I did incredibly well for 21 days. Then I didn’t.
Eating is the weirdest thing. I ate better and pretty much felt better. I had some stomachaches but I figured that was due to the fact that I was eating better and my body didn’t understand. I didn’t want to go to bed at 7pm and I had more energy.
But I missed foods.
I missed the high I get with chocolate and I missed being able to reward myself with food or eat away a bad day.
My stomach was flatter and I looked much better in a swimming suit but I guess that isn’t enough for me to stay away from bad food.
I’m trying to find a middle ground and I’m failing miserably.

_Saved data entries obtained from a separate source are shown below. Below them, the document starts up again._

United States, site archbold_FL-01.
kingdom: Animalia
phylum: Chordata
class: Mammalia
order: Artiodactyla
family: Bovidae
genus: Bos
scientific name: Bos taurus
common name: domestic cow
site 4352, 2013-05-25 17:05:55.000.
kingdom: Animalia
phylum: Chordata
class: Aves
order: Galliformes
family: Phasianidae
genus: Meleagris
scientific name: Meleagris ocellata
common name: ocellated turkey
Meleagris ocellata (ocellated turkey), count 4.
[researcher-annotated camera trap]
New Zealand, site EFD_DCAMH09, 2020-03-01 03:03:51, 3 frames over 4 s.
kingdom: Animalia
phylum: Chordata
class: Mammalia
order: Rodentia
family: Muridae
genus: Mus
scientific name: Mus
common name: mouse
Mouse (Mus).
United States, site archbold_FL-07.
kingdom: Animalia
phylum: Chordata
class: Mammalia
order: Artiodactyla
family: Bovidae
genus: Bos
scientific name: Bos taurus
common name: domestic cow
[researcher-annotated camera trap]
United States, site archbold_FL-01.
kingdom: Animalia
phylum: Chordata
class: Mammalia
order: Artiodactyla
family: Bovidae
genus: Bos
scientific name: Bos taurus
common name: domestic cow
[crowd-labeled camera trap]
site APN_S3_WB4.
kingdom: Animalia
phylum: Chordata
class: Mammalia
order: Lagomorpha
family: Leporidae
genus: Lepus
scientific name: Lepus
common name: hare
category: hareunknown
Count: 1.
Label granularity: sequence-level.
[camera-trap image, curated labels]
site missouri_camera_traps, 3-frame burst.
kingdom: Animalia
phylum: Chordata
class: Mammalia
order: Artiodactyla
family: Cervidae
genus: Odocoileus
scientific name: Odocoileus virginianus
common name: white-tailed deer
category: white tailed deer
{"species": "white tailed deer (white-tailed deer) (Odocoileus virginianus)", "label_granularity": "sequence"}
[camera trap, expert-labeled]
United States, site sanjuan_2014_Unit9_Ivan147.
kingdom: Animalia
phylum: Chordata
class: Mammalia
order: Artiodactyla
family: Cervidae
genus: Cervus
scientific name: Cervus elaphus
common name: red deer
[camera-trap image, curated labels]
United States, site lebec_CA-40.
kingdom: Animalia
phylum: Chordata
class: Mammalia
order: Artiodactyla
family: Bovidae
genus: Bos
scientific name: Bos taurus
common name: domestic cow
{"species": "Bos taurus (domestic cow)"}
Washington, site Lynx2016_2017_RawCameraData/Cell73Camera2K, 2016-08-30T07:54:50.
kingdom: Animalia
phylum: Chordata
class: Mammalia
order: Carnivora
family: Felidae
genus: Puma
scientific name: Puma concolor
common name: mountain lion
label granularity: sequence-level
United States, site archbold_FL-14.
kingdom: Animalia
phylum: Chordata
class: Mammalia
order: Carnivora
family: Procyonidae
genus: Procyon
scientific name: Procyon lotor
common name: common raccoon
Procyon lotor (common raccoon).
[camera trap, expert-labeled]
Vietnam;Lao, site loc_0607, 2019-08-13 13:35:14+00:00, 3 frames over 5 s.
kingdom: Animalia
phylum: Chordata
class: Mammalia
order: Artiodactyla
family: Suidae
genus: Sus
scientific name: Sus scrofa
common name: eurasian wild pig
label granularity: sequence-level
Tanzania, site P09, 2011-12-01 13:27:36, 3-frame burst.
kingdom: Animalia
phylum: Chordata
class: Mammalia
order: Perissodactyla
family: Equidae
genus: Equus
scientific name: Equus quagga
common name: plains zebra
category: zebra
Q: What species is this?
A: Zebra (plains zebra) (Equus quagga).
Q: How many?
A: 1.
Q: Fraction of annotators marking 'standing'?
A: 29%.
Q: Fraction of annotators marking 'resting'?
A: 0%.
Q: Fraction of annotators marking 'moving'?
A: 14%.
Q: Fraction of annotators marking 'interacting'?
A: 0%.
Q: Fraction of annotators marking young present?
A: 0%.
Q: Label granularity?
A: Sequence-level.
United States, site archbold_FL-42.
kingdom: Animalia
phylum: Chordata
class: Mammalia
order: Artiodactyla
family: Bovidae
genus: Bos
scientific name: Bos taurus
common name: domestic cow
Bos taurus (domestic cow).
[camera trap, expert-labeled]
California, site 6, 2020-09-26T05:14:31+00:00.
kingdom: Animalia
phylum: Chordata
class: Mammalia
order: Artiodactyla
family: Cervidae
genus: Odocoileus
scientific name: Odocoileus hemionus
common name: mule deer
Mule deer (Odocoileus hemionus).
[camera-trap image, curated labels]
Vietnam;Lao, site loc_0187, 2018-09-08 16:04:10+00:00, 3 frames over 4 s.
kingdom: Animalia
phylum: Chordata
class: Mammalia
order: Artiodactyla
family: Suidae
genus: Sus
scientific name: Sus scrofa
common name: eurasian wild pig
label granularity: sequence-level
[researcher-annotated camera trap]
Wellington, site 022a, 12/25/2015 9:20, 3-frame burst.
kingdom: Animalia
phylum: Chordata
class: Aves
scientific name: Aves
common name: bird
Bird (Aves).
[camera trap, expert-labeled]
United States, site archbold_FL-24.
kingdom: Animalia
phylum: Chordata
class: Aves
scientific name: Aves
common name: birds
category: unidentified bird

I don’t seem to have any self control and it is driving me insane.
I go from being proud of my body because of everything it’s done and everything it can do to thinking this is a cop-out and an excuse to eat a Snickers.
Then I can’t decide how good I truly want to look in a bathing suit and who am I trying to look good for? Me? I’d prefer to be reading in sweats in bed. (Oh, and ANOTHER update: we don’t have a fireplace yet. Fireplace stores should have different hours.)
But when I’m in a bathing suit, I honestly do want to not embarrass myself. I’m just not in a bathing suit that often.
Maybe that should be my next diet plan:
I have to wear a bathing suit around the house.
I bet I snack less.
I also bet I answer the door less.
But only at the beginning. I have a feeling after a few incidences, people will stop coming around.